Why we prefer C++ vs python

A comparison of weave with NumPy, Pyrex, Psyco, Fortran (77 and 90) and C++ for solving Laplace's equation. Here are some timing results for a 500x500 grid for 100 iterations. 
Type of solution            Time taken (sec)
 
Python (estimate)           1500.0
Python + Psyco (estimate)   1138.0
Python + NumPy Expression   29.3
Blitz                       9.5
Inline                      4.3
Fast Inline                 2.3
Python/Fortran              2.9
Pyrex                       2.5
Matlab (estimate)           29.0
Octave (estimate)           60.0
Pure C++                    2.16
NumPy/SciPy project

Can we have both worlds

  • Fortran/C/C++ are static languages, their strength is speed, but they hard to program.

  • Perl/Python/Ruby are dynamic languages, their strength is flexibility and readability, it is easy to write program in them, but they luck of speed.

  • Erlang is a functional dynamic language, its stregth is concurrency, but not necessary speed or readibility.

  • Go is a static language but it feels like a scripting language, plus it has concurrency built in.

Go, meet a new trend

Go, otherwise known as Golang, is an open source, compiled, garbage-collected, concurrent system programming language. It was first designed and developed at Google Inc. beginning in September 2007 by Robert Griesemer, Rob Pike, and Ken Thompson.

The language was officially announced in November 2009 and is now used in Google's production systems. Go's "gc" compiler targets the Linux, Mac OS X, FreeBSD, OpenBSD, Plan 9, and Microsoft Windows operating systems and the i386, amd64, and ARM processor architectures.

**TO DO:**
a) Translate this sentence from the programming language comparison into Spanish: "The language was officially announced in November 2009 and is now used in Google's production systems."
b) Carry on the programming language comparison from its last sentence.

**STORED DATA:**

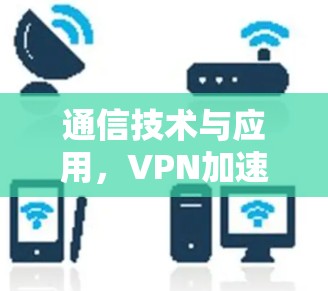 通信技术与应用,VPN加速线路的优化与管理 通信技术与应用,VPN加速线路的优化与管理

* * *

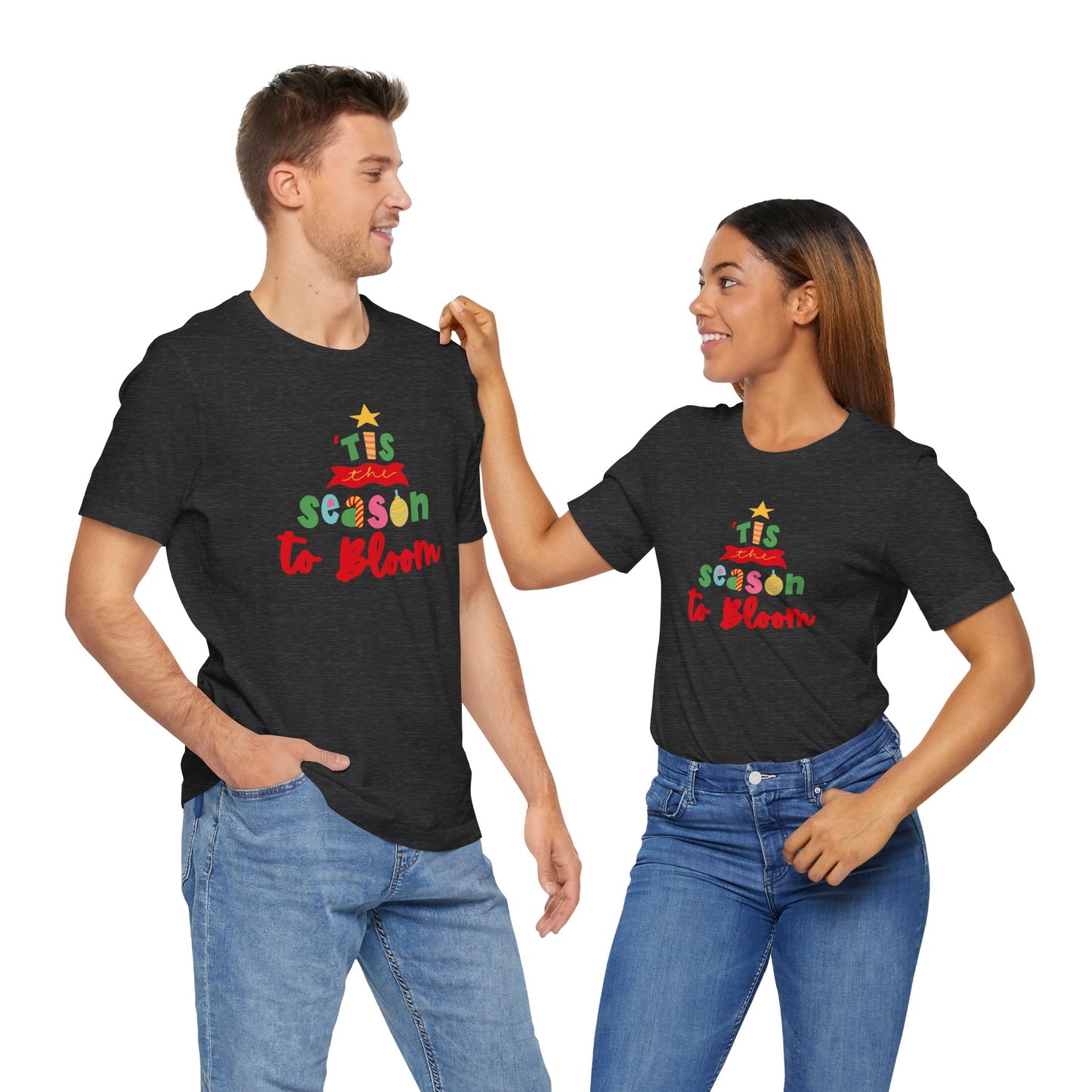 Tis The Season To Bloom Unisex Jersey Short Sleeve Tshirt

* * *

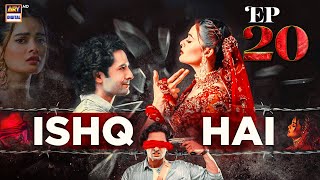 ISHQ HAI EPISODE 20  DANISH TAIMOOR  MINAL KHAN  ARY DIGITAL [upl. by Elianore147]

**YOUR RESPONSES:**
a) El lenguaje se anunció oficialmente en noviembre de 2009 y ahora se utiliza en los sistemas de producción de Google.

b)
Go aims to provide the efficiency of a statically typed compiled language with the ease of programming of a dynamic language. Other goals include:

  • Safety: Type-safe and memory-safe.
  • Intuitive concurrency by providing "goroutines" and channels to communicate between them.
  • Efficient garbage collection "with low enough overhead and no significant latency".
  • High-speed compilation.


Wikipedia

Go code example

package main
import "fmt"
import "time"
import "math/rand"
func boring(msg string, c chan string) {
    for i := 0; ; i++ {
        c <- fmt.Sprintf("%s %d", msg, i) // Expression to be sent
        time.Sleep(time.Duration(rand.Intn(1e3)) * time.Millisecond)
    }
}
func main() {
    c := make(chan string)  // create output channel
    go boring("boring!", c) // submit go routine, a la thread
    for i := 0; i < 5; i++ {
        fmt.Printf("You say: %q\n", <-c) // Receive msg and print it
    }
    fmt.Println("You're boring; I'm leaving.")
}
code snippets from Rob Pike concurrency slides

Go goroutines and channels

  • goroutine is an independently executing function, launched by a go statement
    • it has its own call stack, which grows and shrinks as required
    • it's very cheap and it's not thread
    • there might be only one thread in a program with thousands of goroutines

  • go channel provides a connection between goroutines, allowing them to communicate
    • channel may have different data types
    • you can mix and multiplex channels
    • they're bi-directional


Don't communicate by sharing memory, share memory by communicating.

Multiplexer example

package main
import "fmt"
import "time"
import "math/rand"
func boring(msg string) <-chan string { // Returns receive-only channel
    c := make(chan string)
    go func() { // We launch the goroutine from inside the function.
        for i := 0; ; i++ {
            c <- fmt.Sprintf("%s %d", msg, i)
            time.Sleep(time.Duration(rand.Intn(1e3)) * time.Millisecond)
        }
    }()
    return c // Return the channel to the caller.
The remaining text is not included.